Have you ever been at a party, engaged in conversation with someone, and you suddenly notice that while they're talking to you, their attention has strayed to an attractive person standing behind you, and they're now looking over your shoulder rather than at you?
That's how I felt watching today's Senate Judiciary Committee hearing featuring Christine Blasey Ford and Supreme Court nominee Brett Kavanaugh, who Ford has accused of assaulting her sexually back in 1982.
It was can't-miss drama for a political junkie like me. I watched most of the proceedings on TV. There was everything: suspense, tears, ups and downs between the D's and R's, anger, self-righteousness, the whole gamut of human emotions.
What didn't happen was what I'd hoped would happen: a Perry Mason moment (showing my age) where one of the Democratic Senators asks Kavanaugh a leading question, gets his answer, then whips out a piece of paper and says, "But Judge Kavanaugh, I have a sworn affidavit here from a classmate of yours that directly contradicts what you just said."
Sadly, because I believe Ford is telling the truth about being assaulted by Kavanaugh, the Democrats on the Judiciary Committee got in some good punches, but there wasn't anything close to a knock-out blow.
Which helps to explain my main theme in this post -- why everybody was talking to someone else at the hearing. They knew that today's hearing was going to end pretty much in a draw (both Ford and Kavanaugh said they were 100% sure that he did, or didn't, do what Ford accused him of).
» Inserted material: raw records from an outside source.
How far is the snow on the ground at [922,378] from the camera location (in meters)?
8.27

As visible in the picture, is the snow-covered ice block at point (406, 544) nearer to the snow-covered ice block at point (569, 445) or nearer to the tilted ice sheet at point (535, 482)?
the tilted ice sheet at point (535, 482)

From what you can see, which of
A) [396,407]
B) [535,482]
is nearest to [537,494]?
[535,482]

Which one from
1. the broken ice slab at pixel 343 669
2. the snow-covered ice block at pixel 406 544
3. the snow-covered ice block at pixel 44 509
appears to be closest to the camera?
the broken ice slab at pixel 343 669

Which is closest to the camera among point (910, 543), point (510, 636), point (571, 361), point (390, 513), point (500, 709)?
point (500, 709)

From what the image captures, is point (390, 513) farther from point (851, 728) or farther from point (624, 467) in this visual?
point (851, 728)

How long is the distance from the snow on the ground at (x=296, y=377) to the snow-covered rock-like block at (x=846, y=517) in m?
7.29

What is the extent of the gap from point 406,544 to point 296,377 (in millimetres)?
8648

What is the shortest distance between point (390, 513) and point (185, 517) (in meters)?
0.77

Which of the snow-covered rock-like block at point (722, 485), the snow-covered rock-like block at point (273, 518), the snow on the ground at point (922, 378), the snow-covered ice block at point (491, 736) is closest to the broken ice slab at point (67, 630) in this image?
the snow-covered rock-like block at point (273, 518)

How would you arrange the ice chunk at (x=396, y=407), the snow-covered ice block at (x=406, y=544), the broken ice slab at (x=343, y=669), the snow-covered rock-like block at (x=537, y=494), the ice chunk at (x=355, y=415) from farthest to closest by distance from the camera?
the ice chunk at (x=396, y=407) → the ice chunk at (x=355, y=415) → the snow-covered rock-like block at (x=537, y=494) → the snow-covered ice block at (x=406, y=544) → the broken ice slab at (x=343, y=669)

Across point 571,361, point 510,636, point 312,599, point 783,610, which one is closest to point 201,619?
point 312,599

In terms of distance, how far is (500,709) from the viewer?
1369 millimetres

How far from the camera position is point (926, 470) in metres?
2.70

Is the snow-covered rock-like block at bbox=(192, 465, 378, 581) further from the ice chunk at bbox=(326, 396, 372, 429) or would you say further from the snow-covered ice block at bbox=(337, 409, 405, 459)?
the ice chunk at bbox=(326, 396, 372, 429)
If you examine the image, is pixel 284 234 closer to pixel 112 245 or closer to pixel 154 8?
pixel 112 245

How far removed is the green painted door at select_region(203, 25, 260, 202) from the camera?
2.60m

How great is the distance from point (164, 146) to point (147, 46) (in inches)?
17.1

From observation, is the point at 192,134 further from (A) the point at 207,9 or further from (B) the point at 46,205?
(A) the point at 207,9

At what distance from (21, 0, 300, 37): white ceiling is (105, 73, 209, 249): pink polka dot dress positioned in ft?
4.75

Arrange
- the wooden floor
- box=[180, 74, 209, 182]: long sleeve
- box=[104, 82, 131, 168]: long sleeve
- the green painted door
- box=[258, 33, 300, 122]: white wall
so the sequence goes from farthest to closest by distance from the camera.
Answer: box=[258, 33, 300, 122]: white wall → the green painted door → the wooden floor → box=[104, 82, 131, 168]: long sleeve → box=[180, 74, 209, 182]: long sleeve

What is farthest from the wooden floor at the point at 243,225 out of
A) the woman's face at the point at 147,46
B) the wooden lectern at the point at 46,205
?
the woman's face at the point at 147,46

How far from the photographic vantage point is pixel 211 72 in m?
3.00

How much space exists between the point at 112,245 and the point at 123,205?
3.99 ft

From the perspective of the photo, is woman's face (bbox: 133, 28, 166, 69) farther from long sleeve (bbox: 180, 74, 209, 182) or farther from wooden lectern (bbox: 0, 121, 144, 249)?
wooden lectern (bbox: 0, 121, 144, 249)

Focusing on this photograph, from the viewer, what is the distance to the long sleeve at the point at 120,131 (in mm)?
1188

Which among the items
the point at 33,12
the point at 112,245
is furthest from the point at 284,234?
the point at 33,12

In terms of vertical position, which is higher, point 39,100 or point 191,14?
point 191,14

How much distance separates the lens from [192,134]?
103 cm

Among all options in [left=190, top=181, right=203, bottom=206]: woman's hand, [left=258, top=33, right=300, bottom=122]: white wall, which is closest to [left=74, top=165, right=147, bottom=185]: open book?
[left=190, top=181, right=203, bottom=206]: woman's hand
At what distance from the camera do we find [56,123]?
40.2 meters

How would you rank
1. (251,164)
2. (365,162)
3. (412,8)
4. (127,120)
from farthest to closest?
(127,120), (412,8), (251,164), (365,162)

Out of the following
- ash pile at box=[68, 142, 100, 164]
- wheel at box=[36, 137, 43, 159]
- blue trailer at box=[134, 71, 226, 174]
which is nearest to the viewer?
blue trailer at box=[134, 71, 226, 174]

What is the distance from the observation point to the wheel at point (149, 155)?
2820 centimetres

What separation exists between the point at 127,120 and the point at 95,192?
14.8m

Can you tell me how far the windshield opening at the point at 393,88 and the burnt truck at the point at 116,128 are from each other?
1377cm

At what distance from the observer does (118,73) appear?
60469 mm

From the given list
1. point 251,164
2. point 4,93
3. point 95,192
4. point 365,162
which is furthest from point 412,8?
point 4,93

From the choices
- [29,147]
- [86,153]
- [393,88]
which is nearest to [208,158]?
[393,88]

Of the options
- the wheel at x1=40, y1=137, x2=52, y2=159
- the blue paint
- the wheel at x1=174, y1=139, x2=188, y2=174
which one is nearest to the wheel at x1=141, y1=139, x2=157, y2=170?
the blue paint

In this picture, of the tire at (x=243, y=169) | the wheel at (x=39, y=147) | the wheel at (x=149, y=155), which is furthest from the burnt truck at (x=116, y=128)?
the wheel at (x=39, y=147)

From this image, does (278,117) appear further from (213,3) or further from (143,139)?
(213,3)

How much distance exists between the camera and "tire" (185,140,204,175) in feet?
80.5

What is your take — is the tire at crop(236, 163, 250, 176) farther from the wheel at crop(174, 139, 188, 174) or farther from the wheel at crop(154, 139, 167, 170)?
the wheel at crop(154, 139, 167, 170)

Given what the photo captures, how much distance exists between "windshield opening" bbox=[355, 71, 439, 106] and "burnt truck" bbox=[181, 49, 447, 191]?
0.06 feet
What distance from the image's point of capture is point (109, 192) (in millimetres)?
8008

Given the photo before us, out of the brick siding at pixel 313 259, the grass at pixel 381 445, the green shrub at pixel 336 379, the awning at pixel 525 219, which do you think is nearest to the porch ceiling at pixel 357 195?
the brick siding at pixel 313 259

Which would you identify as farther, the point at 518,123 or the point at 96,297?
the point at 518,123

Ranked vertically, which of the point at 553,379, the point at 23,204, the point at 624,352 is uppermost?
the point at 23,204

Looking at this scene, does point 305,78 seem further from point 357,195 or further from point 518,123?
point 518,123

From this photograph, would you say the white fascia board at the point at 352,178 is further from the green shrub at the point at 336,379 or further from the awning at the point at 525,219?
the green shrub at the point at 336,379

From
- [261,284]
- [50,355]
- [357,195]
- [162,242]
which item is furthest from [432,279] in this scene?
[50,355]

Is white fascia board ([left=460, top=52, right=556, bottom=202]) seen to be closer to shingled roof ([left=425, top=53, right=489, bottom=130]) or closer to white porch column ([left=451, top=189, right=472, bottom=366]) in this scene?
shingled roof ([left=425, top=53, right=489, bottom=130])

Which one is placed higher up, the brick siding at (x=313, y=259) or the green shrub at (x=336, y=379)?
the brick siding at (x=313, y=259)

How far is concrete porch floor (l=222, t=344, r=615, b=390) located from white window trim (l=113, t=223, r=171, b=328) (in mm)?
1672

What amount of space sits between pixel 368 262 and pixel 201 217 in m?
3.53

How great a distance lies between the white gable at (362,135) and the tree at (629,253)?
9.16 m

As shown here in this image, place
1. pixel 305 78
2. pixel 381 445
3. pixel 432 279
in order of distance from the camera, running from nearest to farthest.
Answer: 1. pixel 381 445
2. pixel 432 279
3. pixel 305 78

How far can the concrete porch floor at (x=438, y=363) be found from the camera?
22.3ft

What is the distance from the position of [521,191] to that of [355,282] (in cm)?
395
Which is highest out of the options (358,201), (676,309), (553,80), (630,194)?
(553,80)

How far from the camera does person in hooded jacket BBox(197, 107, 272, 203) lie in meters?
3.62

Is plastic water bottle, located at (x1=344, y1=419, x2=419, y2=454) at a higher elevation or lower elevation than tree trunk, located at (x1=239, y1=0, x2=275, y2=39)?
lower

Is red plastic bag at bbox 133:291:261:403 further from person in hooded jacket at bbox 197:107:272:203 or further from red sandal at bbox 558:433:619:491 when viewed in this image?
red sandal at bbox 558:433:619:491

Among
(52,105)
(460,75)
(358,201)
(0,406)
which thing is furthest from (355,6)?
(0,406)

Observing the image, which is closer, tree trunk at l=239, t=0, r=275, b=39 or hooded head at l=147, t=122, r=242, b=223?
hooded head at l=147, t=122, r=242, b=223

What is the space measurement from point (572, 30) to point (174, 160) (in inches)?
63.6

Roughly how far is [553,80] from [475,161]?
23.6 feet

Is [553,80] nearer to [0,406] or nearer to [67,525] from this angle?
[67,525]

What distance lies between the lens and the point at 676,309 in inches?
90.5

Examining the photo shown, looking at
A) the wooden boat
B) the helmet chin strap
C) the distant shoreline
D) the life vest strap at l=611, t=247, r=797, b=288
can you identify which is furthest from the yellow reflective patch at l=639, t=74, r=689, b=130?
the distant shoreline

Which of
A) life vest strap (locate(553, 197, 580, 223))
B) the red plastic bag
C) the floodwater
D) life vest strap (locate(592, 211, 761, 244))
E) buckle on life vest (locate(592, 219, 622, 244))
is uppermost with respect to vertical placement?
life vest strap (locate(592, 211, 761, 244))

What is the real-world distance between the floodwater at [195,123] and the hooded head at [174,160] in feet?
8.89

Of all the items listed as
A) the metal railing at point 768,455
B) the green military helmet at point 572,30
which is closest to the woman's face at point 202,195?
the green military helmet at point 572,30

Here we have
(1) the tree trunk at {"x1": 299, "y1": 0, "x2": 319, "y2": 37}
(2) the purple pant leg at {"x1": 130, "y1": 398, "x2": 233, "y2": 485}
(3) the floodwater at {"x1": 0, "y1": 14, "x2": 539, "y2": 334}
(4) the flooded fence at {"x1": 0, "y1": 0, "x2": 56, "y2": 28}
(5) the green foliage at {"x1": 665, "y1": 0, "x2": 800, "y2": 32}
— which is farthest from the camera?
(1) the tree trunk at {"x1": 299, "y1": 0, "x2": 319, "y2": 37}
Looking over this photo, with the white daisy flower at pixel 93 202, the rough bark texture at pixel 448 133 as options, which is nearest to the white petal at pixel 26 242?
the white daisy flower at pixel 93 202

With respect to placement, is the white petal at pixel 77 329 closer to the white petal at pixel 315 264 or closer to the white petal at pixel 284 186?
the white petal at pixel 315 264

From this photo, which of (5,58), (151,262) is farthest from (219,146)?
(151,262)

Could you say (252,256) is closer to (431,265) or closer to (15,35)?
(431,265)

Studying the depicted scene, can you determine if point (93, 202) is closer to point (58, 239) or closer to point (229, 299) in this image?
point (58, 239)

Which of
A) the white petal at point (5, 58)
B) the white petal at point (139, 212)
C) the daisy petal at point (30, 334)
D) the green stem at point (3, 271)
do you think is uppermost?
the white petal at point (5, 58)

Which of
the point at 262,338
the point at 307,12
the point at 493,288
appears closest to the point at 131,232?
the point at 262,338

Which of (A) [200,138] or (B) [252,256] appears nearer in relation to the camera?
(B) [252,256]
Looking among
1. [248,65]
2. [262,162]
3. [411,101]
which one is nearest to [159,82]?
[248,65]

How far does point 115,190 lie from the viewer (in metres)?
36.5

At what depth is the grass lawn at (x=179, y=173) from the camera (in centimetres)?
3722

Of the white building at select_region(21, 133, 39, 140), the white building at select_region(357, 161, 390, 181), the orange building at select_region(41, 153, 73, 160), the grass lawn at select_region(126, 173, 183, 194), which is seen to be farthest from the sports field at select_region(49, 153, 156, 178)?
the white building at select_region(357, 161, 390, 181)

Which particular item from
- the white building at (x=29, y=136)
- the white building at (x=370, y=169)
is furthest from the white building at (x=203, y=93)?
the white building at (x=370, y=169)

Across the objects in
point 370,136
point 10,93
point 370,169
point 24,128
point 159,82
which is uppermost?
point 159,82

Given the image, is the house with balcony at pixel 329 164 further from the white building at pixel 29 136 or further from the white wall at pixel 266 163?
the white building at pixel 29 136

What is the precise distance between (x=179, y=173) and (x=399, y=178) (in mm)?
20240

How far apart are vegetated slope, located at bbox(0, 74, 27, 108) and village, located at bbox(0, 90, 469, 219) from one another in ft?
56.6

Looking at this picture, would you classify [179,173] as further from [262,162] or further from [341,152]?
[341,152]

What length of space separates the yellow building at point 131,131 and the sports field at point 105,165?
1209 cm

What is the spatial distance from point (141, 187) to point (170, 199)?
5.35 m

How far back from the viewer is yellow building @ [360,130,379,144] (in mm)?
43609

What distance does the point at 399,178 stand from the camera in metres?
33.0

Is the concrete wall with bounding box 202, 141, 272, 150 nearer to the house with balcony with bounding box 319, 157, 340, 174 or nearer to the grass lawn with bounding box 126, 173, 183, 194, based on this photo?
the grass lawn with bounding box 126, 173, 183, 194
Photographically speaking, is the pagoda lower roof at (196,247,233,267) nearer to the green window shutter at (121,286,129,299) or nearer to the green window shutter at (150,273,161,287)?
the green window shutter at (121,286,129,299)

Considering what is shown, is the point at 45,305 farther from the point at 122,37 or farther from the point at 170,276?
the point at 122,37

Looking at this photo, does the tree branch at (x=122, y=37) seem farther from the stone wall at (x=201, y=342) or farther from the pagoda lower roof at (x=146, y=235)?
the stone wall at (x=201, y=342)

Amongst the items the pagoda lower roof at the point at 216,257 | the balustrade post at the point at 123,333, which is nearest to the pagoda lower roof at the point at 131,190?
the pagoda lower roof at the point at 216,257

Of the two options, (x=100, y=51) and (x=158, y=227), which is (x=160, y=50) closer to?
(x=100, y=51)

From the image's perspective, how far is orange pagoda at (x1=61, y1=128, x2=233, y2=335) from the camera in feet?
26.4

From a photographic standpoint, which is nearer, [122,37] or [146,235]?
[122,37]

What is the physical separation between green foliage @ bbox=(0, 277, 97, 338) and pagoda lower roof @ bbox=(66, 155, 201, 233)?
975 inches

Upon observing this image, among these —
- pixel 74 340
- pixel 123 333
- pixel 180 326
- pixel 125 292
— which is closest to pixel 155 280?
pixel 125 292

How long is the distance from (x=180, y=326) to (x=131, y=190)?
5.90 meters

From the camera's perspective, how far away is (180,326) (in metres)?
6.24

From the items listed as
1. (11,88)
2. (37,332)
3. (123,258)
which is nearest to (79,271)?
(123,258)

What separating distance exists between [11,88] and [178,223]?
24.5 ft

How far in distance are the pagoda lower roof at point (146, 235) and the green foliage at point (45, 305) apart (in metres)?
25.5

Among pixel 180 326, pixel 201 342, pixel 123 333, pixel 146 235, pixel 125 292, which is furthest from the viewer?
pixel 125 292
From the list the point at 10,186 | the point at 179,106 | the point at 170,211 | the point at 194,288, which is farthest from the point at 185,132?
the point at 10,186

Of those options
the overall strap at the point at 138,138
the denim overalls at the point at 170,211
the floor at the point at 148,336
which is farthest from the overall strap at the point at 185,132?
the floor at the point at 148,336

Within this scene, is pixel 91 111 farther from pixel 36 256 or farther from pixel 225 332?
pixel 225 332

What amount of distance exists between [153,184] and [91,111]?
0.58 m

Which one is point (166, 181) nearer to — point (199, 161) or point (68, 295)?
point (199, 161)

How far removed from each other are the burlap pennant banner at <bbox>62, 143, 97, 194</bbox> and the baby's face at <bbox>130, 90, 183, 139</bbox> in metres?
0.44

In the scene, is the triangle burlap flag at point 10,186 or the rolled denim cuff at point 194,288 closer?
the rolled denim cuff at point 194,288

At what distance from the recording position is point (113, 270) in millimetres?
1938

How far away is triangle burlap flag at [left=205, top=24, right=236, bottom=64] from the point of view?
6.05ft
This sort of redirected speech is common in politics, being a form of doublespeak, but I've never seen it as much in evidence as was the case in today's hearing. I'll discuss the doublespeakers one by one.
Now, the person who was most honest and direct was Christine Blasey Ford. If she was speaking to somebody else, it was her own self. Ford chose her words carefully. She struck me as wanting to speak her truth about the sexual assault with the care that a traumatic event like this deserved.
This made Ford the most believable person in the hearing room. I never felt like she was doing anything other than telling her story as accurately as possible. She was unfailingly polite and deserves a medal for having the courage to come forward with her accusation against Kavanaugh.
Brett Kavanaugh, on the other hand, pretty clearly was speaking to Donald Trump, even though his remarks were ostensibly addressed to the Judiciary Committee. His rough and tumble opening statement was very Trumpian in tone: angry, political, accusing.
It was like Kavanaugh was screaming to Trump, "Don't pull my nomination just because Ford was believable when she said she was sure I sexually assaulted her. Like you, I'm a street fighter. Stick with me." Kavanaugh came across as a guy who, if he could be this angry while sober, could be an even bigger asshole when drunk.
But Trump tweeted after the hearing that he was pleased with Kavanaugh's over-the-top testimony, so even though it may not have played well in living rooms across America, Kavanaugh connected with the one guy who could easily kill his nomination.
Likewise, Senator Lindsey Graham was speaking to Trump's base when he echoed Kavanaugh's ridiculous claim that the three women who have accused Kavanaugh of sexual misconduct were part of a vast left-wing conspiracy, aided and abetted by the Democrats on the Judiciary Committee.
Out in the hall during hearing breaks, and later during Kavanaugh's testimony, Graham seemed to be trying to outdo Kavanaugh on the It's a Democratic Outrage! front. It's likely that Graham also was trying to curry favor with Trump, as this is Job #1 for any Republican seeking re-election and hoping to fend off a primary opponent on the candidate's right flank.
Judiciary Committee Democrats were less aggressive toward Kavanaugh than I expected. Probably this is because they were speaking to Senate Republicans as much, or more, than to Kavanaugh. The only hope of stopping Kavanaugh from joining the Supreme Court is if at least two Republicans join every Democrat in opposing his nomination next Tuesday.
So the big theme of committee Democrats was "Let's have the FBI investigate the three allegations against Kavanaugh; what's the harm in waiting a week or so for the investigation to produce its findings?"
If only one Republican on the committee went along with this, tomorrow's Judiciary Committee vote wouldn't produce a positive recommendation to the full Senate, and an investigation might turn up some damning evidence against Kavanaugh.
Speaking of damning evidence, Democratic hopes of stopping Kavanaugh's nomination may rest on Michael Avenatti's claim that his client, Julie Swetnick, observed Kavanaugh engaging in "highly inappropriate conduct" with girls in the early 1980s. Avenatti is Stormy Daniels' attorney, and has ambitions to be the Democratic presidential nominee in 2020.
If Avenatti is able to produce solid evidence in the next few days that what Swetnick says is correct, this would be a big blow to Kavanaugh's ability to get 51 votes in the Senate. But if Avenatti can't back up what he's been saying in cable news interviews, this would hurt his already slim chance of being the 2020 Democratic presidential nominee.